CHICCHI E CHICCHERE
Sono tanti i modi per ideare un portfolio
fotografico. A volte nasce da un incipit suggerito da un avvenimento
e diventa reportage, altre volte da un particolare stato d’animo
dell’autore e si genera un’opera espressionista, oppure
inizia dal volere rappresentare un’idea e allora si risolve
in un lavoro concettuale. “Chicchi e chicchere” è
un portfolio che cerca di rappresentare il mito mediterraneo del caffè.
Un mito che pone il piccolo chicco tostato di caffè all’interno
di un contenitore ampio quanto lo può essere un costume popolare.

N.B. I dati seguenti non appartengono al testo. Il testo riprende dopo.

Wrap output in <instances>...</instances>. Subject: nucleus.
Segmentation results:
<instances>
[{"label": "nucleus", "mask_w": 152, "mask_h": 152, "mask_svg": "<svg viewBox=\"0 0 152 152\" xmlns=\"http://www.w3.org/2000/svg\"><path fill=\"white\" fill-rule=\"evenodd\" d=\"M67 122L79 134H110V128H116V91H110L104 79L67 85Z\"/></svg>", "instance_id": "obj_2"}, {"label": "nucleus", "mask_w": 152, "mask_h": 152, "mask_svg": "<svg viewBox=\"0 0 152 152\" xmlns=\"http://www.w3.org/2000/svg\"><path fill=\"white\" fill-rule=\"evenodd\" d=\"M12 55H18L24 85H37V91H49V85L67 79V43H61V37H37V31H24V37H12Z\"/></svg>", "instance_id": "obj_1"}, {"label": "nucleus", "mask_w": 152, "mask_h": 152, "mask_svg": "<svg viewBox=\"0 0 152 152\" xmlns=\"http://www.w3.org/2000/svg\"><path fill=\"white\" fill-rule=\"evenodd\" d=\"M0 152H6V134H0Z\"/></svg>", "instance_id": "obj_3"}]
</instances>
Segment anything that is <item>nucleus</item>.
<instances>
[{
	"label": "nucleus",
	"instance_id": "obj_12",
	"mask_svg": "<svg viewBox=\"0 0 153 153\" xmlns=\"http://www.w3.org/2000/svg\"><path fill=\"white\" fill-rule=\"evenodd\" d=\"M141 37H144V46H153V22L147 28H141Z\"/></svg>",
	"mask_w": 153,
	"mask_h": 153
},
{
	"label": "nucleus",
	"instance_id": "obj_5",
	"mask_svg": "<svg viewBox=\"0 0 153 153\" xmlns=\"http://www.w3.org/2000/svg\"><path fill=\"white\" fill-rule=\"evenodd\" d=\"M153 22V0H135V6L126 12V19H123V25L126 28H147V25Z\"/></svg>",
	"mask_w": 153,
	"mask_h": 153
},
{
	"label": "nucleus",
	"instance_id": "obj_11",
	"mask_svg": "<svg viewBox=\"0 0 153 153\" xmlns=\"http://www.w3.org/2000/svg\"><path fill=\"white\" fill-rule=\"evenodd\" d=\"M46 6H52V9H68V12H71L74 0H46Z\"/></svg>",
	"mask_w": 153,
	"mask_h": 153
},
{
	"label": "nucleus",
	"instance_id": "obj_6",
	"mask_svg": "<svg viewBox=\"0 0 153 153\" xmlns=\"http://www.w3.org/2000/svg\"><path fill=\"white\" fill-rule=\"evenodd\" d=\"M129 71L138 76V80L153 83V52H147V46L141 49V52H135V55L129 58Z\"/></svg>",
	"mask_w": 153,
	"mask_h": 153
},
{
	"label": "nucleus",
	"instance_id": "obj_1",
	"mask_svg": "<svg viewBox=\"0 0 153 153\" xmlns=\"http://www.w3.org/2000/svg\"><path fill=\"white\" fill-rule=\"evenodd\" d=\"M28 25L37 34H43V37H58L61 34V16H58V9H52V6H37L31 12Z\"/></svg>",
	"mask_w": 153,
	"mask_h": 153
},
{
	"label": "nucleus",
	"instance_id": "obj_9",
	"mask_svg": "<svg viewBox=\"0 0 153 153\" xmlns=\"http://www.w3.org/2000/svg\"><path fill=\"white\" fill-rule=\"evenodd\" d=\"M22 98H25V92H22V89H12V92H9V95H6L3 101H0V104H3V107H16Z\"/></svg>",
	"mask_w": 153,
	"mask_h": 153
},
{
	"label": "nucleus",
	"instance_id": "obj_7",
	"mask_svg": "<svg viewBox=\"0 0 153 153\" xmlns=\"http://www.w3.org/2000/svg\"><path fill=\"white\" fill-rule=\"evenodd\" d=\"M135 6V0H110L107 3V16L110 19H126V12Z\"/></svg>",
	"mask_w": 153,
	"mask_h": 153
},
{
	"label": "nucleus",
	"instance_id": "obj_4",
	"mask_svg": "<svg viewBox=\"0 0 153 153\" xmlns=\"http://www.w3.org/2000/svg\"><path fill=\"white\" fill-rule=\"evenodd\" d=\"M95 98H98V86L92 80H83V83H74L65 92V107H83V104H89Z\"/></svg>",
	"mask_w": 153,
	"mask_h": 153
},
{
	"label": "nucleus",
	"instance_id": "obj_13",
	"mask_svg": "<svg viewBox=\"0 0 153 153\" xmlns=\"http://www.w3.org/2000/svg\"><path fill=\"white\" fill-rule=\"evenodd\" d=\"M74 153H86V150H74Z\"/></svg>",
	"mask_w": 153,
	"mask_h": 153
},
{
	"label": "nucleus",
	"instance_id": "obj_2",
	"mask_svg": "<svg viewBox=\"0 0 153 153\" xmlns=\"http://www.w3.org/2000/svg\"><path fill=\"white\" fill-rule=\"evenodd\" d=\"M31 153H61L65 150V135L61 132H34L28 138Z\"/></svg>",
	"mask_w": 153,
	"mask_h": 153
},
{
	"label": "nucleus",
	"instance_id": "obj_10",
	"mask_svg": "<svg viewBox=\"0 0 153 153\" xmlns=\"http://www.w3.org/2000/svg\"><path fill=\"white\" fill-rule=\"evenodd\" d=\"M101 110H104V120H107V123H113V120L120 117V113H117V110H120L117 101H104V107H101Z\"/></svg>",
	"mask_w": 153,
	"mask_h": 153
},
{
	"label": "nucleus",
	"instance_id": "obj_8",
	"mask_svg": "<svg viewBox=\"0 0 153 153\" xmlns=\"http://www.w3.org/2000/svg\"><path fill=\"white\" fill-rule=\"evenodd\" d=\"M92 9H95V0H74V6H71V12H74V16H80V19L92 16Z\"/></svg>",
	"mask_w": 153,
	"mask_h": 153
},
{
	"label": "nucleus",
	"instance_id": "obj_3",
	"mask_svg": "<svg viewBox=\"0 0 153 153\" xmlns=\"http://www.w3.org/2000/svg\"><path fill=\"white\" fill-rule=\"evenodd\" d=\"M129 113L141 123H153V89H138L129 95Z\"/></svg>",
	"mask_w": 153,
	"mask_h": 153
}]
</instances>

Mario Caramanna progetta la sua opera con la mentalità del
graphic design. Conduce la sua riflessione lontana dal rumore del
mondo portandola nel silenzio estatico del set fotografico. Davanti
all’obiettivo egli fa comparire solo quei simboli forti che
egli ritiene siano l’anima del suo soggetto. Se un mito è
un’idea irraggiungibile delle cose, ecco quindi che nelle fotografie
di “Chicchi e chicchere” tutti i simboli sono disponibili
e seducenti, ma solo allo sguardo. Caramanna mette in gioco, oltre
al caffè, la femminea forza erotica secondo la sensibilità
maschile e gli oggetti che richiamano il rito del consumo pubblico
della bevanda:le chicchere e relativo cucchiaino. Il portfolio è
sintesi di questa ritualità rappresentando la metamorfosi dei
simboli in gioco. Il chicco di caffè si trasforma in profumo
e gusto, il volto femminile si tramuta da palpitante fisicità,
prima in simulacro del femminile ed infine traccia di rossetto sulla
tazza, le chicchere da geometrie armoniose diventano il luogo intimo
per il tatto, il gusto e l’olfatto. Nell’ultimo dittico
tutti i simboli si incontrano per un breve sorso di caldo caffè,
di questo momento resta la seducente traccia vezzosa di rossetto sulla
tazzina, segno di una deliziosa consumazione.